AS TERRAS SÃO DO POVO DE AMATURÁ, SEU LEGITIMO POSSUIDOR

A necessária regularização fundiária das terras municipais no Amazonas é urgente e indispensável a crescente urbanização e a realização de obras oriundas de recursos federais como contrapartida dos municípios. O caso do município de Amaturá é exemplo de muitos outros.

A iniciar o mandato de prefeito, deparei-me com a falta de terras de propriedade do município, para oferecer ao governo federal em contrapartida as obras oriundas das emendas parlamentares, chegou-se a perder o Convenio do Centro dos Idosos- objeto de emenda parlamentar do deputado Atila Lins –, por falta do Registro de Imóvel.

Na busca de solução encontrei primeiramente dois “donos” das terras municipais: um ex-prefeito que possuía “certidão do Cartório de São Paulo de Olivença” dando conta ser “proprietário” de lote de terra medindo 500 metros de frente por 10.000 metros de fundo, correspondendo a 5.000.000m2 e a então Prelazia do Alto Solimões medindo 169 metros de frente por 5.000 metros de fundo, correspondendo a 845.000m2 todos doados por um ex -prefeito de São Paulo de Olivença, totalizando 5.845.000m2 – E AMATURÁ SEM UMA POLEGADA DE TERRA ?

Diante da situação procurei o Governo do Estado, através Secretaria de Política Fundiária do Estado – SPF, solicitando terras para o município poder propiciar a expansão da área urbana da sede municipal e para poder oferecer lote de terra ao governo federal como parte das obras planejadas.
Qual a surpresa! As terras são do município de Amaturá seu legitimo possuidor, não de São Paulo de Olivença desde a Lei Estadual nº.50 de 1960 e também da Lei 1496 de dezembro de 1981, conforme parecer técnico-jurídico da Secretaria de Cidades e Territórios- SCT, ex – SPF (Secretaria de Política Fundiária).

Descobriu-se também, que o tal registro do Imóvel do ex-prefeito não existe no Livro Tombo número 2, do referido Cartório de Registro de Imóvel – só há no papel.

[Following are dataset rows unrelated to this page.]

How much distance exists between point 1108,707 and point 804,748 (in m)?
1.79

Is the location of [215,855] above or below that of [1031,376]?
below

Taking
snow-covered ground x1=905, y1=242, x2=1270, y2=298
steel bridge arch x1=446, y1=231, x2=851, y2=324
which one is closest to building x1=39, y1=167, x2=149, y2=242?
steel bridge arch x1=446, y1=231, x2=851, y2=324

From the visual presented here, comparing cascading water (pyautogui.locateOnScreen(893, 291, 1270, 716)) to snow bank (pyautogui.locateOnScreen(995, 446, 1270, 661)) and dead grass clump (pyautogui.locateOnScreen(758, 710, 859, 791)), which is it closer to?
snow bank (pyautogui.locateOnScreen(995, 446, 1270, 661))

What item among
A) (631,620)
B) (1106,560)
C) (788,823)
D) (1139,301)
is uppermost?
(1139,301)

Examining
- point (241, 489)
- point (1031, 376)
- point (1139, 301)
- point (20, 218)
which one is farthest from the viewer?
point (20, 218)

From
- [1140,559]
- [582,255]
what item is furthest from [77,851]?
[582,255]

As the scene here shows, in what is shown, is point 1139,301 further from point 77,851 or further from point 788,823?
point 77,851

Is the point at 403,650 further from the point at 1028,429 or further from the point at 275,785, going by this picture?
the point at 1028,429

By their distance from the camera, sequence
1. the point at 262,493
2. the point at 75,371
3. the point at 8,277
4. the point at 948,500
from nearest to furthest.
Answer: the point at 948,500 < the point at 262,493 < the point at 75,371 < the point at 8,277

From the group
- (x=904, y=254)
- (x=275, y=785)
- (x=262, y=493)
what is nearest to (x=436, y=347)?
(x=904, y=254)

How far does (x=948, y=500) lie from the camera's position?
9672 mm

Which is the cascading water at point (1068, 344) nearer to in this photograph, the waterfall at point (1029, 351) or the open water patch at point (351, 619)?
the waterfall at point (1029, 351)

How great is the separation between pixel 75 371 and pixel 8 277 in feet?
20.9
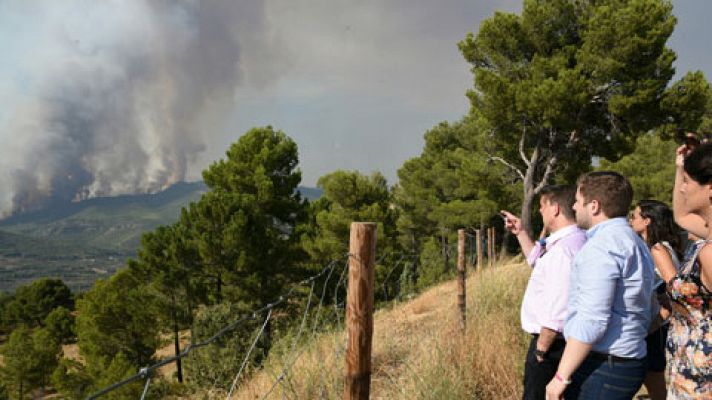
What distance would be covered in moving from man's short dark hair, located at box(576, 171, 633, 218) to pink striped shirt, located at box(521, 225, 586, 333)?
1.04 feet

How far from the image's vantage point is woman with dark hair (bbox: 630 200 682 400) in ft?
7.63

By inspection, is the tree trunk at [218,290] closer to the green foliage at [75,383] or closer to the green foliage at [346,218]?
the green foliage at [346,218]

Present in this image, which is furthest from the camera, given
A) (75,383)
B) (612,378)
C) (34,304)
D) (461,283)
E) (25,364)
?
(34,304)

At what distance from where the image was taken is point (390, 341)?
4.57 meters

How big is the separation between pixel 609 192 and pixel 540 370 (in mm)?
902

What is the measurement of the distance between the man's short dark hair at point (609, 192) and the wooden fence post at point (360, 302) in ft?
2.97

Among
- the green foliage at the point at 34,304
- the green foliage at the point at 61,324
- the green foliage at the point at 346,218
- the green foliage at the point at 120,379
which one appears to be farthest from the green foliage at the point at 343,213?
the green foliage at the point at 34,304

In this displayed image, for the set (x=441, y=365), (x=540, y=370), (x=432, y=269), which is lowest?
(x=432, y=269)

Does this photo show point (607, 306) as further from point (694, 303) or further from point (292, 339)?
point (292, 339)

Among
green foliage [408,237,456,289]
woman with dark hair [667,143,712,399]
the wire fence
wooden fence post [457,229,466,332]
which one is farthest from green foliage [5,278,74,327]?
woman with dark hair [667,143,712,399]

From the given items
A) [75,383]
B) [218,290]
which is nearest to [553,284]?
[218,290]

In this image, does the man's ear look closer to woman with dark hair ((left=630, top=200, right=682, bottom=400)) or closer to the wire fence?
woman with dark hair ((left=630, top=200, right=682, bottom=400))

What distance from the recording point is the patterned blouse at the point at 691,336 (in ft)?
4.83

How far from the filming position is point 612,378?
168 cm
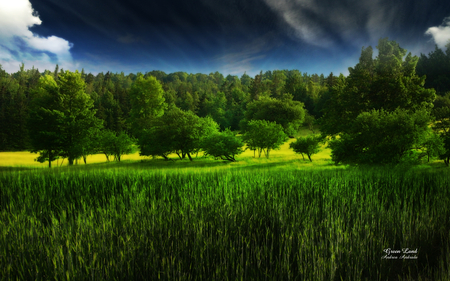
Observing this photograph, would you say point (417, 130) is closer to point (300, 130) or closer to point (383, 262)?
point (383, 262)

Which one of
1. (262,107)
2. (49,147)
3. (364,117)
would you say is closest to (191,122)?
(49,147)

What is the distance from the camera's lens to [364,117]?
16.0 metres

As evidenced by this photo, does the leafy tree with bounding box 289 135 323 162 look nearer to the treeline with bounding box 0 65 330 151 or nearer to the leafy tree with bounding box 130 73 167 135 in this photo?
the treeline with bounding box 0 65 330 151

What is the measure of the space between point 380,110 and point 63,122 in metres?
→ 36.3

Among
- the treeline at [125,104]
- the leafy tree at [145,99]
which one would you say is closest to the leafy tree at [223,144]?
the leafy tree at [145,99]

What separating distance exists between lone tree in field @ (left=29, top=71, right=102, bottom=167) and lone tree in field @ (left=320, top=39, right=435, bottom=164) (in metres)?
27.8

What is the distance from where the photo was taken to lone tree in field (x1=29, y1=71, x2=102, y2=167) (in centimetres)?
2610

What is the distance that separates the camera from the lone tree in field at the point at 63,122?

E o registro em nome da prelazia também é ilegítimo pelas razões contidas no Parecer Técnico - Jurídico da SCT, em resumo, conforme abaixo:

1 – “a doação realizada pela Prefeitura de São Paulo de Olivença/Am à Arquidiocese estaria à distância de aproximadamente 67Km do ponto de origem no município de São Paulo de Olivença/Am, ou seja, além do raio de 17km permitidos pela legislação”

2 – “mesmo que estivesse no perímetro do município de São Paulo de Olivença, também não poderia haver qualquer doação, eis que se trataria de área estadual, por estar além do raio de 17km. Ademais (...)”.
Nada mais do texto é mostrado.